I got there just in time for most of the set of openers Devil's Teeth, and I'm sad I didn't get the whole set. The half hour I did catch blew me away -- for sure, there is no shortage of excellent, wicked surf in this town. They reference surf, garage, punk and "the spaghetti west" in their bio and that's fairly accurate. They're not completely instrumental -- they do sing on a fair number of songs, but that "spaghetti west" description really captures the movie soundtrack quality of their music. It's not just a spaghetti western, though -- it's an action movie chock full of romance and intrigue. They're all over the stage, and Caleb Westphal's sax is the icing on this cake that makes them stand out. Not that the rest of the band aren't sharp players (you have to be to pull off this genre) but the sax takes them off the beach and into a seedy noir nightclub where the danger lurks. Of course, since they're working one of my favorite genres of music well, they're on my "don't miss them" list.
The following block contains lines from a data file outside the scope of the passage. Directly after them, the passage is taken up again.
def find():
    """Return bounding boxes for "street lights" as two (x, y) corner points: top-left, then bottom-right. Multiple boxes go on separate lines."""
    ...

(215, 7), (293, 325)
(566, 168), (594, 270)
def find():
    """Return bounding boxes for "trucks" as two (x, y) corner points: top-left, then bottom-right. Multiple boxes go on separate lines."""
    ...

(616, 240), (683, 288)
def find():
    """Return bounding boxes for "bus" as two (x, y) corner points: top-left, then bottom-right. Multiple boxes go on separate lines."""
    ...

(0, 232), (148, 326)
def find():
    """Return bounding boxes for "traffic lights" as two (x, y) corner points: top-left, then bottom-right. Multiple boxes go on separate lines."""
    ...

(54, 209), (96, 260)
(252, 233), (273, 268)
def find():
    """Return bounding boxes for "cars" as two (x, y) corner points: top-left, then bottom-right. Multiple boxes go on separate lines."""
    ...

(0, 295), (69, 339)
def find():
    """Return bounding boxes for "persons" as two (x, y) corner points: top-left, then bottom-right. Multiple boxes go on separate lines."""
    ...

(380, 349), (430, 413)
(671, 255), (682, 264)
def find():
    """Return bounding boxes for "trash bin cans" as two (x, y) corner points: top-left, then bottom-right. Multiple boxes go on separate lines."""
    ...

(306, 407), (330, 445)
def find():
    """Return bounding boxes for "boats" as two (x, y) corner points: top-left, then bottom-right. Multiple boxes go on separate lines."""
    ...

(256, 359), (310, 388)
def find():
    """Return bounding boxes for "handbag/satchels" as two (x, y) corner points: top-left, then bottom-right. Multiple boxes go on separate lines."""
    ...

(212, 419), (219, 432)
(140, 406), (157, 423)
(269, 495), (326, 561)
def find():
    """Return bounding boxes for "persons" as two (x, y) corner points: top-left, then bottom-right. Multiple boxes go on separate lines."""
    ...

So the next group (I'd hardly call them a band, they were more like a "collective") was an outfit called New Age Narcissism and while the old cliche about the whole being greater than the sum of its parts could be true, this was a group of people whose individual talents could probably stand on their own quite successfully. That makes New Age Narcissism a potential supergroup: every contributor to this thing has the potential to go off and hold a room by themselves, but for some unexplained reason none of them are nationally famous yet. The talent is there. They appear to be held together by Kiran Vedula ("Q the Sun") on keyboards/synths, and Christopher DeAngelo Gilbert, who is a professional dancer in another life. The two of them were the constants on stage, while various other performers drifted on and off.
The first of the adds was a woman called Siren. If you went to her FB page or looked her up on the web, you'd get hits of her singing beautifully folky tunes in some coffeehouse: soulfully delivering lovely songs. And if you expected that on the stage this particular evening, you'd be surprised, because she strutted on stage and belted out a powerful bitter song about hating a lost love with more authority than the Alanis Morrisette T-Shirt she was wearing. She admitted she was nervous, but once she opened up her pipes either she hid her nervousness well or it just went away. But that was it. Let's hear more from Siren! 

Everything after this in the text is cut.